Crescimento Econômico da China em 2025
A economia da China registrou um crescimento de 5% em 2025, atingindo a meta oficial estabelecida pelo governo de Pequim para o período. Este resultado superou levemente as expectativas dos analistas, que projetavam uma expansão de 4,9%, e refletiu o mesmo desempenho alcançado em 2024, consolidando o ritmo de crescimento da segunda maior economia do mundo.
Fatores da Expansão
O avanço da economia chinesa foi predominantemente sustentado pelas exportações e pelo setor de manufatura, em um ano que se destacou pela resiliência observada no setor externo. No entanto, Charu Chanana, estrategista-chefe de investimentos da Saxo, destacou que, embora o crescimento seja considerado um “sucesso”, ele oculta um ritmo de expansão desigual. As exportações e a indústria manufatureira foram os principais motores do crescimento, enquanto o setor imobiliário e parte da demanda interna continuam fracos.
Apesar das tensões comerciais globais, os exportadores da China ampliaram a sua presença em mercados fora dos Estados Unidos, resultando em um superávit comercial recorde de aproximadamente US$ 1,2 trilhão em 2025.
Desaceleração no Quarto Trimestre
Apesar do resultado positivo ao longo do ano, os dados mais recentes indicam uma perda de ímpeto no final de 2025. No quarto trimestre, o Produto Interno Bruto (PIB) cresceu 4,5% na comparação anual, com uma desaceleração em relação aos 4,8% registrados no trimestre anterior. Esse resultado estava próximo da previsão de mercado, que esperava um crescimento de 4,4%, e indicou o crescimento trimestral mais fraco em três anos.
Segundo analistas, a desaceleração no quarto trimestre é um indicador de que a China pode entrar em 2026 com um ritmo de crescimento em declínio, em vez de uma nova recuperação.
Comparação Trimestral e Desafios Futuros
Em termos de comparação trimestral, o PIB avançou 1,2% entre outubro e dezembro, superando as expectativas de um crescimento de 1,0%, mas ainda apontando para um aumento moderado. Essa desaceleração no final do ano sugere que a China deve iniciar 2026 sem um impulso econômico significativo e sem indícios claros de recuperação no curto prazo.
A fraqueza da demanda interna continua sendo um dos principais desafios para a economia. O consumo e os investimentos perderam força, afetados por uma crise prolongada no setor imobiliário e um ambiente de baixa confiança. Em 2025, o investimento em ativos fixos caiu 3,8%, a primeira queda anual desde o início da série histórica, em 1996. O investimento imobiliário, por sua vez, caiu drasticamente, com uma redução de 17,2% ao longo do ano.
Desempenho em Dezembro
Os indicadores de dezembro reforçam esse panorama de crescimento desigual. A produção industrial cresceu 5,2% na comparação anual, apresentando aceleração em relação a novembro. No entanto, as vendas no varejo avançaram apenas 0,9%, desempenho abaixo do esperado pelos analistas do mercado. A fraqueza do consumo traz à tona a dificuldade em estimular a demanda interna.
Segundo Kang Yi, chefe do Departamento Nacional de Estatísticas da China, o crescimento econômico alcançado em 2025 foi “conquistado com muito esforço”, enfrentando desafios como uma oferta elevada, mas com demanda insuficiente.
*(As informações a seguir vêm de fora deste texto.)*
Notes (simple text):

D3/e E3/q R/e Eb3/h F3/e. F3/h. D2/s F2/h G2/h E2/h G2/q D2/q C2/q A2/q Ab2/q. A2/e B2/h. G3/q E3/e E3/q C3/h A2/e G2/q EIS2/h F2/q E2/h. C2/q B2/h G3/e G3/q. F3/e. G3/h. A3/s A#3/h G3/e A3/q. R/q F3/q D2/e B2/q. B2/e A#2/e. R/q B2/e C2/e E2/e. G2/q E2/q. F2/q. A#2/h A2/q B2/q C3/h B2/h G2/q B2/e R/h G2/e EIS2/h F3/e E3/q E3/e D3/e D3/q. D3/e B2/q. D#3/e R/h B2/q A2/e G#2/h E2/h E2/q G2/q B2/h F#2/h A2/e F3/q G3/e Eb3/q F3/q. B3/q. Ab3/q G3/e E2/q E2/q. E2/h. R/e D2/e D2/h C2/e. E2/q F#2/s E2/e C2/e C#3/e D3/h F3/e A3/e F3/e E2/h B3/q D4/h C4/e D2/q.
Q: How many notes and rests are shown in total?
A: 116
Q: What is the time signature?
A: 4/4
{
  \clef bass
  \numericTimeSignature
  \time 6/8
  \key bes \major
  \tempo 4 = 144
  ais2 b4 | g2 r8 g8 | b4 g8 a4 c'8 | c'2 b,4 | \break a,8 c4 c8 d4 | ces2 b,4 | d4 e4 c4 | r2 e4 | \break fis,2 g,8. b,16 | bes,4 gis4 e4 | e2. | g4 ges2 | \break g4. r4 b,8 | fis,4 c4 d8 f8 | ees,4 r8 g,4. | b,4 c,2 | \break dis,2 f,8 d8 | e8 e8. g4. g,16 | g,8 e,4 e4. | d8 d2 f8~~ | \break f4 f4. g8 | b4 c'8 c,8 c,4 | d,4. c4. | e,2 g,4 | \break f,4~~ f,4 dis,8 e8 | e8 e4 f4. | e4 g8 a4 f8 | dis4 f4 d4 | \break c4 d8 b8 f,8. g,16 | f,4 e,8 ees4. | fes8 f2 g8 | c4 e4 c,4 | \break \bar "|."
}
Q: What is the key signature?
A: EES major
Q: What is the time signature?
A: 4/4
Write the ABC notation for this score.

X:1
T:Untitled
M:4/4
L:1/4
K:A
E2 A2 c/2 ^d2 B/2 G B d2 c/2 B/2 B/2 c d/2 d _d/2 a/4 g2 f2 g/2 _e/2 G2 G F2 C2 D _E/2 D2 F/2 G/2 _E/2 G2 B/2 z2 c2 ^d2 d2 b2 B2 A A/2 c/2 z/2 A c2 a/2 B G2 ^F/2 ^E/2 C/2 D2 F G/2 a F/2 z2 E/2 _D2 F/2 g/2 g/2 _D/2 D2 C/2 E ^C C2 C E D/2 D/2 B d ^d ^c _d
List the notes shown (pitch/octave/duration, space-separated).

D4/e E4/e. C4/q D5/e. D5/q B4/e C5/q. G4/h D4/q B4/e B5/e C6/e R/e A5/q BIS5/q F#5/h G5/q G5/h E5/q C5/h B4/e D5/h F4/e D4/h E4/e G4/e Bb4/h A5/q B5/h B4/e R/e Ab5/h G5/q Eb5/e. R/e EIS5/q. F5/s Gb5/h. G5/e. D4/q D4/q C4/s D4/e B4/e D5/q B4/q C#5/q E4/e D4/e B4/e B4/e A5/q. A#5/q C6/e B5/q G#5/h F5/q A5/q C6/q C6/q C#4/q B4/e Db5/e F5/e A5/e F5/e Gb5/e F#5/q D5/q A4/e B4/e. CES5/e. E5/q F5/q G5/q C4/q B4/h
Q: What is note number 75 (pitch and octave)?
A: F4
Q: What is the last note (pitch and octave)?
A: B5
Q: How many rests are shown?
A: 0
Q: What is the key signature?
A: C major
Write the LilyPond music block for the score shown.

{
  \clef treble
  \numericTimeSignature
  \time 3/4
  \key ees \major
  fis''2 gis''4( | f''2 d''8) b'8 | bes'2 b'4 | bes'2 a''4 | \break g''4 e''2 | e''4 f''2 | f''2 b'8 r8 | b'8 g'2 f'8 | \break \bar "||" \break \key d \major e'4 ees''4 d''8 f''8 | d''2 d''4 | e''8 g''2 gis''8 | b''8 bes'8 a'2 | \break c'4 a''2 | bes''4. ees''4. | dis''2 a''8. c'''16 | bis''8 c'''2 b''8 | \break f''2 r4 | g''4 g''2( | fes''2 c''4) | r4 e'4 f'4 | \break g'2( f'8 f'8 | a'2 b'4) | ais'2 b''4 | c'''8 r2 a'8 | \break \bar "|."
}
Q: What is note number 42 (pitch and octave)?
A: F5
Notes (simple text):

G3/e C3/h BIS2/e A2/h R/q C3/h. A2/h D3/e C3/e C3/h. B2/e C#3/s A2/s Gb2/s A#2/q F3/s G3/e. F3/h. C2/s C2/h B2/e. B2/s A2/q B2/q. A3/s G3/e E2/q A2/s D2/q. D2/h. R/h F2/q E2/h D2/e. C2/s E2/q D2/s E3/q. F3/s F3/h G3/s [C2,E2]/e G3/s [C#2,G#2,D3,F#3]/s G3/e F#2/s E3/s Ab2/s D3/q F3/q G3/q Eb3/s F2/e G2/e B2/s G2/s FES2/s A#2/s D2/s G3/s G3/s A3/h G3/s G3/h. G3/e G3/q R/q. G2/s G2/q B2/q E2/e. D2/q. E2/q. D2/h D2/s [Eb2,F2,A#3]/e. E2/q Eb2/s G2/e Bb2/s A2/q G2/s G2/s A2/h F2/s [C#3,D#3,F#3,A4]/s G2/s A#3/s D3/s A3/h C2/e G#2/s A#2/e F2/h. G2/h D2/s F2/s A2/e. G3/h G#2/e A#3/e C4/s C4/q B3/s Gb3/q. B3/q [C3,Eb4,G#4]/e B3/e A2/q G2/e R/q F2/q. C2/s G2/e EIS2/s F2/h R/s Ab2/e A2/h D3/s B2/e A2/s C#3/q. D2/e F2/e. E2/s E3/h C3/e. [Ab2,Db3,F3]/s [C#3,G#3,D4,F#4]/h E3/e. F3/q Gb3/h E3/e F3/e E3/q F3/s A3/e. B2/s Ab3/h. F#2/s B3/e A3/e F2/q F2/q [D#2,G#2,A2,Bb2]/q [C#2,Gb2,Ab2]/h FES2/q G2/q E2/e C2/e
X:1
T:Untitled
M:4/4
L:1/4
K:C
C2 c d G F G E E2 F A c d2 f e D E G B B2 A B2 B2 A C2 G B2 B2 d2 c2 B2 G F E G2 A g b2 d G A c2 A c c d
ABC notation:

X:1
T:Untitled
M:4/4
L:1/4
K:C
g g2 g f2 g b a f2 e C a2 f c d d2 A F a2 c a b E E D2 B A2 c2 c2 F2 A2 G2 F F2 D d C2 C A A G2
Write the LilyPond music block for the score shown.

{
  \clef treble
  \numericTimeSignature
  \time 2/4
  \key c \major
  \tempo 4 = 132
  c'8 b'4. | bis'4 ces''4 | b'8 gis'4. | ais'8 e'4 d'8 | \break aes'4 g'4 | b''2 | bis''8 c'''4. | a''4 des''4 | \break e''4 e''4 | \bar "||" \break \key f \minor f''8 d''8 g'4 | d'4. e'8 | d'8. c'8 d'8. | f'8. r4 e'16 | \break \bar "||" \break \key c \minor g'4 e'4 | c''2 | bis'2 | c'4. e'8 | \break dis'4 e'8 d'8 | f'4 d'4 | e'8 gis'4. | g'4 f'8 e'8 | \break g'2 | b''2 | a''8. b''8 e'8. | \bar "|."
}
As pressões deflacionárias e o enfraquecimento do mercado imobiliário continuam a pesar sobre a economia.
Cenário Externo e Medidas do Banco Central
O cenário externo também apresenta incertezas para 2026. O aumento do protecionismo global e as políticas comerciais imprevisíveis dos Estados Unidos, incluindo ameaças de novas tarifas, elevam os riscos para a economia chinesa, que atualmente depende fortemente da demanda externa.
Para sustentar o crescimento, o banco central da China iniciou cortes direcionados nas taxas de juros e sinalizou a possibilidade de novas reduções nas exigências de reservas bancárias. Em dezembro, líderes chineses reafirmaram o compromisso com uma política fiscal “proativa” e indicaram que buscam novamente um crescimento em torno de 5% para o próximo ano.
Participação do Consumo na Economia
Além disso, Pequim prometeu aumentar significativamente a participação do consumo das famílias na economia ao longo dos próximos cinco anos. Atualmente, o gasto das famílias representa menos de 40% do PIB chinês, um número bem abaixo da média global. Analistas apontam que isso exige melhorias em relação à renda, ao emprego e à rede de proteção social, fatores que podem ajudar a reduzir a elevada taxa de poupança por precaução.
Estabilidade do Yuan e Mercado de Ações
O yuan se manteve estável após ter atingido o maior patamar em 32 meses antes da divulgação dos dados de crescimento. Enquanto isso, o índice de referência Shanghai Composite recuperou-se de perdas iniciais e encerrou o dia em alta.